Problem to work on: Where an entry holds an image, skip the image but reproduce the rest word for word.

-*-*-

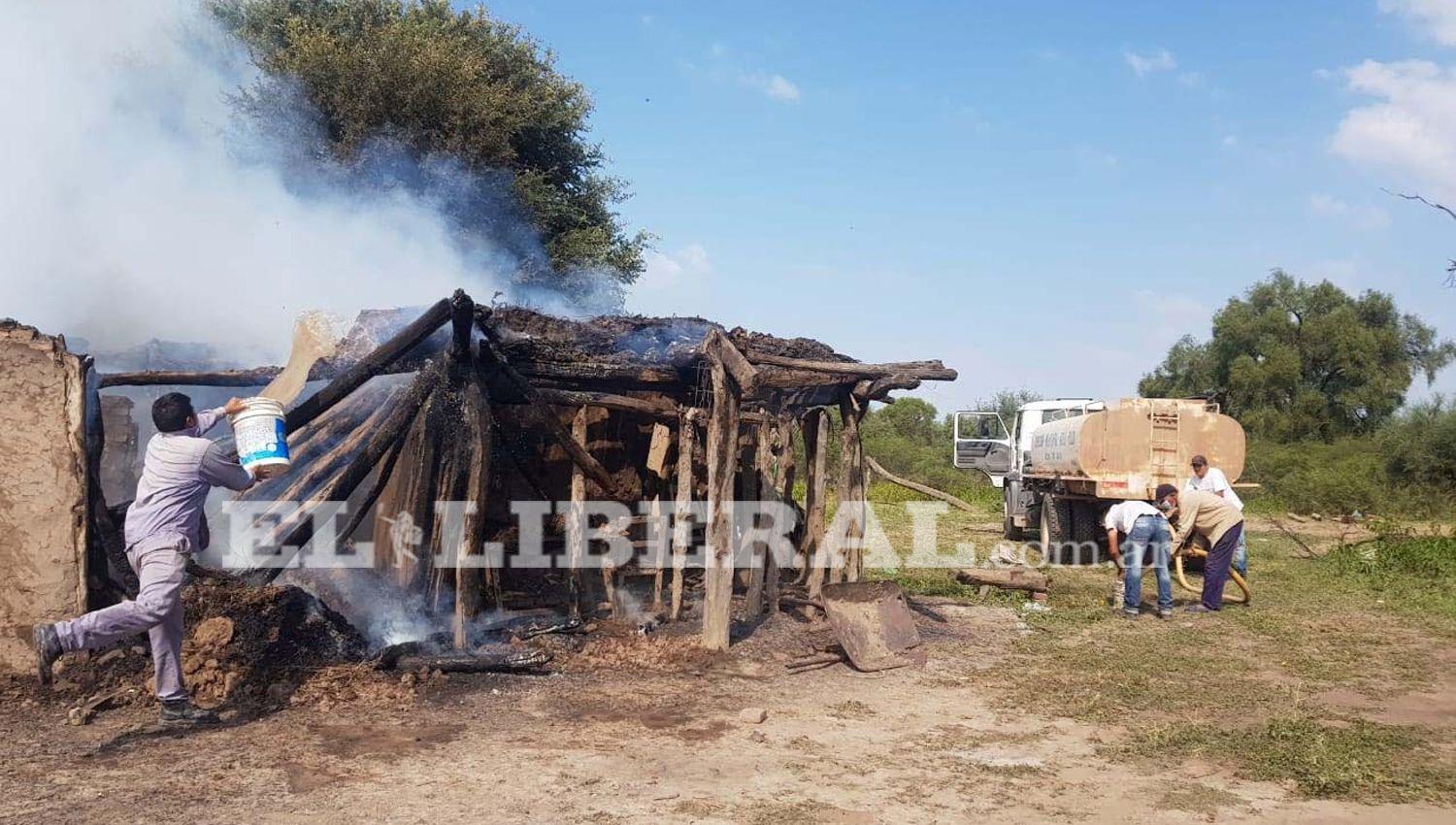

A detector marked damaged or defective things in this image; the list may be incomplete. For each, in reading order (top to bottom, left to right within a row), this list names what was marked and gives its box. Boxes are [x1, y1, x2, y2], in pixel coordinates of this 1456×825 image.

charred wooden beam [281, 297, 448, 437]
fire damage [5, 293, 963, 722]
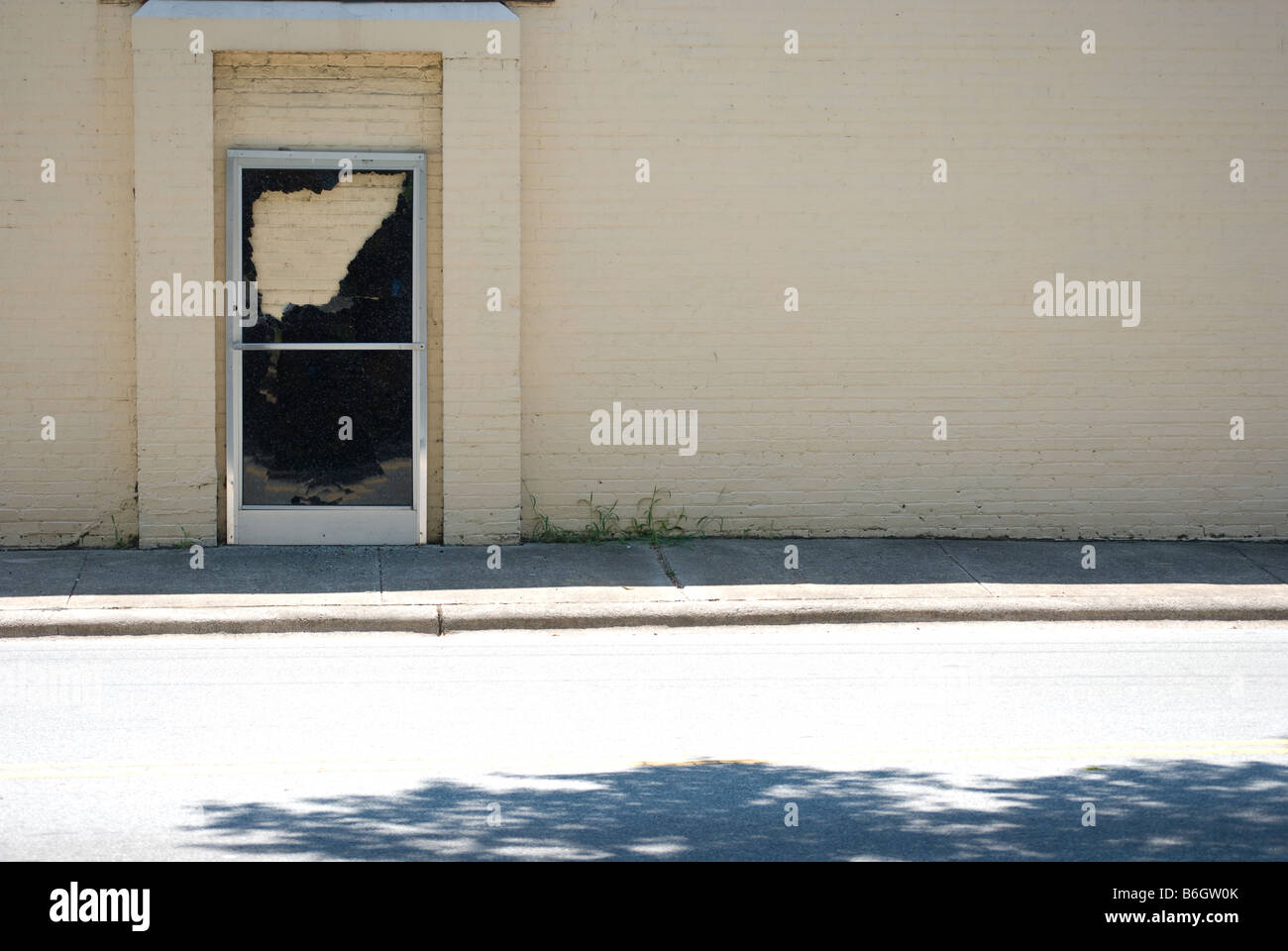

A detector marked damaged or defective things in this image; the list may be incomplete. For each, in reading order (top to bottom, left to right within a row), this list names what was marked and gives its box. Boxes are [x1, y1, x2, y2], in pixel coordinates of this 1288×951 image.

sidewalk crack [937, 541, 994, 592]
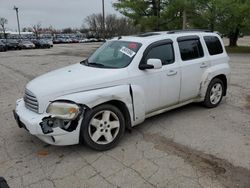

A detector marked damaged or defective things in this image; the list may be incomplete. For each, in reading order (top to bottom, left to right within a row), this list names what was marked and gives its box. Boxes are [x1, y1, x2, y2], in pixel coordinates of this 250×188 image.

damaged front bumper [14, 99, 83, 146]
front end damage [15, 99, 87, 146]
broken headlight assembly [45, 101, 79, 120]
crumpled fender [53, 85, 146, 126]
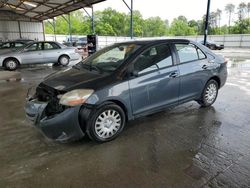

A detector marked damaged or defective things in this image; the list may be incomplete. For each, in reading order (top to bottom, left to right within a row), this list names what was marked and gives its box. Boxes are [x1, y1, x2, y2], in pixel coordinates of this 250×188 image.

damaged front bumper [24, 99, 85, 142]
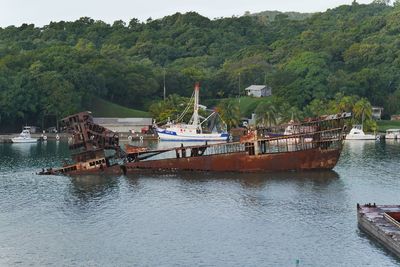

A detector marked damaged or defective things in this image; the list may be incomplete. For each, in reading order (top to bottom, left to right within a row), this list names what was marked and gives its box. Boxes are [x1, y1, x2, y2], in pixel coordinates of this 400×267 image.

rusty shipwreck [37, 111, 350, 176]
broken hull plating [124, 148, 340, 173]
rusted ship hull [125, 148, 340, 173]
rust stain on hull [125, 148, 340, 173]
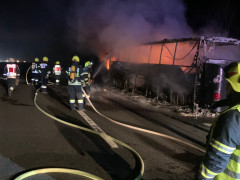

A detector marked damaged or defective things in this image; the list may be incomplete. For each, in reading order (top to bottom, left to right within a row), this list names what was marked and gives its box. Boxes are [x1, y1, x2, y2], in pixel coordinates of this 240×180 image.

burnt trailer [105, 36, 240, 112]
burnt wreckage [106, 36, 240, 112]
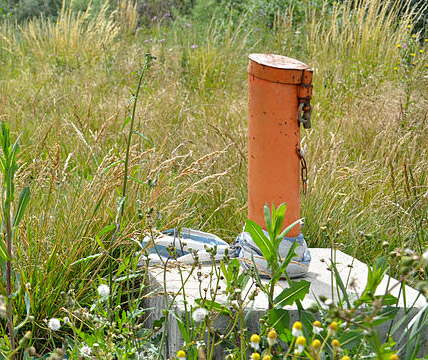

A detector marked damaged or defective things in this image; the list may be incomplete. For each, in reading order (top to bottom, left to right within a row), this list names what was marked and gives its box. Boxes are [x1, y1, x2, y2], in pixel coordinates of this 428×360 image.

rusty metal surface [249, 53, 310, 70]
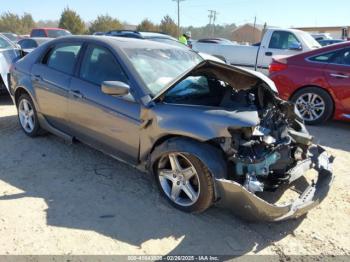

-*-*-

Answer below:
A detector marked damaged or defective things in this image; the list may be incomplete. For each, in reading order (top to bottom, left to right within a row), this list names what was marked and gives its box. Boxes are [x1, y1, x2, y2], in pixel coordinates of this 1456×825 image.

charred wooden beam [281, 297, 448, 437]
fire damage [5, 293, 963, 722]

A detector marked damaged or defective things in this image; the list may be incomplete. For each, in reading order (top to bottom, left to right within a row), this list names what was marked and gives its box. Boxes are [x1, y1, x2, y2], in pixel coordinates of this 1288×951 image.

sidewalk crack [937, 541, 994, 592]

A detector marked damaged or defective things in this image; the list may be incomplete. For each, in reading order (top to bottom, left to right within a row), this list names what was marked and gives its box. Boxes are [x1, y1, x2, y2], in pixel coordinates of this 250×188 image.

damaged front bumper [14, 99, 83, 146]
front end damage [15, 99, 87, 146]
broken headlight assembly [45, 101, 79, 120]
crumpled fender [53, 85, 146, 126]

A detector marked damaged or defective things in this image; the list may be incomplete. For each, in reading order (top to bottom, left to right within a row), this list names what was marked and gives its box. Boxes are [x1, y1, x2, y2], in pixel coordinates of this 250×188 image.

damaged front bumper [24, 99, 85, 142]

A detector marked damaged or defective things in this image; the list may be incomplete. For each, in reading order (top to bottom, left to right within a row), this list names what was marked and gives its box. Boxes are [x1, y1, x2, y2], in pixel coordinates of this 400×267 image.

rusty shipwreck [37, 111, 350, 176]
broken hull plating [124, 148, 340, 173]
rusted ship hull [125, 148, 340, 173]
rust stain on hull [125, 148, 340, 173]

A detector marked damaged or defective things in this image; the list may be incomplete. For each, in reading order (top to bottom, left to right within a row), this list names what was marked and gives its box. Boxes are [x1, y1, x2, y2], in pixel coordinates of this 240×180 image.

burnt trailer [105, 36, 240, 112]
burnt wreckage [106, 36, 240, 112]

A detector marked damaged or defective things in this image; the list may be incomplete. For each, in reading order (top to bottom, left to right within a row), this list names what was marked and gives its box. Boxes are [x1, y1, x2, y2], in pixel coordinates of this 428×360 image.

rusty metal surface [249, 53, 310, 70]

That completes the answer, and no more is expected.